Google on Friday acquired Fly Labs, a small New York-based company that makes apps for quickly editing mobile videos, and as the company’s name suggests it allows users to edit videos on the Fly. Fly Labs has already prepped video editing apps for iOS, and the team will now be working for Google Photos – the revamped storage app Google introduced back in May.
“Google Photos is a home for your life’s memories, powered by Google’s machine learning and computer vision technology. It’s a perfect match for what we built at Fly Labs, and we’re looking forward to folding our technology into Google Photos,” said Fly Labs.
The New York-based startup also said that more than 20 million videos had been created through its product.
The company says it’ll continue to offer its already existing apps – Clip, Fly, Tempo and Crop for a period of three months, during that time all in-app purchases will be available for free. Once the three-month period is over, they’ll no longer be available on the App Store, implying they will not be available for download though users who already have the app installed will be allowed to continue using them. One of its apps, Crop – essentially turns vertical cell phone videos into horizontal ones, while its newest release, Clips, turned small video fragments into so-called masterpiece short films.
The New York-based startup boasts that its apps have seen 3 million downloads in the past 18 months, which was founded by Tim Novikoff primarily to improve the quality of mobile videos.

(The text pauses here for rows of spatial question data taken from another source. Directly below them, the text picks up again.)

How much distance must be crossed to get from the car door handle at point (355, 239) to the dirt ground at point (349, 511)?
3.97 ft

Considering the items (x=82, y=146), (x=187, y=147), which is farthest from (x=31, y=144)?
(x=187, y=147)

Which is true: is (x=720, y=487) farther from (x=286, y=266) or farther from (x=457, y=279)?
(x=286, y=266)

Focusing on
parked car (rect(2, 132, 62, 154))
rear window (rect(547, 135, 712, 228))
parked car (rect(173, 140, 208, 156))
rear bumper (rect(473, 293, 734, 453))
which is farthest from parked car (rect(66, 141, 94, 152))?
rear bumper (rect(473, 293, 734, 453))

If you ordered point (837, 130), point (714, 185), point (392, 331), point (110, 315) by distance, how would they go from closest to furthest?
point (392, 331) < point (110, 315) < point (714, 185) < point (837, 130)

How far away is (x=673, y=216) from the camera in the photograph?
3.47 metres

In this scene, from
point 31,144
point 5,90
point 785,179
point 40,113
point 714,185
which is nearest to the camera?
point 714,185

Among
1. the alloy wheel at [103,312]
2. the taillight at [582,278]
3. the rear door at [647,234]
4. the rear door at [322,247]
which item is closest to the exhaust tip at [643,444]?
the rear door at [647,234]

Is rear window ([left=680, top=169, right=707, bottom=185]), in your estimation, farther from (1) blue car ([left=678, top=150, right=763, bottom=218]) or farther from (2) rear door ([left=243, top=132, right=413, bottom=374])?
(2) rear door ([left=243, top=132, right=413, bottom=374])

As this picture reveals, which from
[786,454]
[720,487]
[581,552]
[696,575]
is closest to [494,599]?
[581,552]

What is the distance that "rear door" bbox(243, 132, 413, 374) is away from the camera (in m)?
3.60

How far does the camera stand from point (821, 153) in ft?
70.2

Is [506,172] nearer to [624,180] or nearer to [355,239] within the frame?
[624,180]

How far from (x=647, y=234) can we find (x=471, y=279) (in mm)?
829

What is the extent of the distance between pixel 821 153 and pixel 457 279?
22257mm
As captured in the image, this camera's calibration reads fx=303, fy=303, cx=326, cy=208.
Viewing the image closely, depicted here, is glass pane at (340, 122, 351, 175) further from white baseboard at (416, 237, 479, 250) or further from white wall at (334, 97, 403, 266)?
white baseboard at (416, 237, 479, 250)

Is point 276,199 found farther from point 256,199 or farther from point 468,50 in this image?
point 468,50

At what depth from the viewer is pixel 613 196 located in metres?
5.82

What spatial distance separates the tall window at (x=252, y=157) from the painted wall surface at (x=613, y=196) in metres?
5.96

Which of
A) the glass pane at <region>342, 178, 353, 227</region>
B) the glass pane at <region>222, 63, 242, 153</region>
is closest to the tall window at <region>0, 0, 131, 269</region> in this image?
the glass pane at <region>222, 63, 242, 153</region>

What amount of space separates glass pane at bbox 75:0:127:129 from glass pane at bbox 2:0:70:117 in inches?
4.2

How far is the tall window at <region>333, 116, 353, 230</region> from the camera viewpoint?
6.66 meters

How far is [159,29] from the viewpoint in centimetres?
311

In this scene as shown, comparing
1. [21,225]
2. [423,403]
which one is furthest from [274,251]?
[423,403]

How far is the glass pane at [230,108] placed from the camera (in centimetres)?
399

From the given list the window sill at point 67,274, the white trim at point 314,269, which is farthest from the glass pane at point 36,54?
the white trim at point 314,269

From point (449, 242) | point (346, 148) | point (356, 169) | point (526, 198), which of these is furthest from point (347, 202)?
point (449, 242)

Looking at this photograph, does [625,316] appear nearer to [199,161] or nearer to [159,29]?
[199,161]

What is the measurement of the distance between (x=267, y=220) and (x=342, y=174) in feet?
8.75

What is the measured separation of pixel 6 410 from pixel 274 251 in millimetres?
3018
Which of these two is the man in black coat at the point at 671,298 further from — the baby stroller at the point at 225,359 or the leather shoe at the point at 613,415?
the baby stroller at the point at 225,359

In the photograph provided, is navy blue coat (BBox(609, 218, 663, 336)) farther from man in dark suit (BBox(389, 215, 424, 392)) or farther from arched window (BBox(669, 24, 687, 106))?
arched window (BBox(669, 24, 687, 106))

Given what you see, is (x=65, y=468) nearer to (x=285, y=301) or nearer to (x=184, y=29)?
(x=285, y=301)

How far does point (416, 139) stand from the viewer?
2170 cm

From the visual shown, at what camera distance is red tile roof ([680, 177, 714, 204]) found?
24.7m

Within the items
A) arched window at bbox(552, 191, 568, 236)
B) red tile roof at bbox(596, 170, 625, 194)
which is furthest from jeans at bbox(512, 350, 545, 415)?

Video editing apps created by Fly allows users to edit videos by simple gestures, and also offers a slew of presets to edit videos.
At this point, its rather unclear as to how Fly’s app will get integrated with Google Photos, as the latter currently doesn’t offer video editing features but does allow users to stitch together clips and create GIFs.
As far as terms of the deal are concerned, there’s no official word from Google yet as there’s no disclosure from either side, though the New York-based startup has reportedly raised $750,000.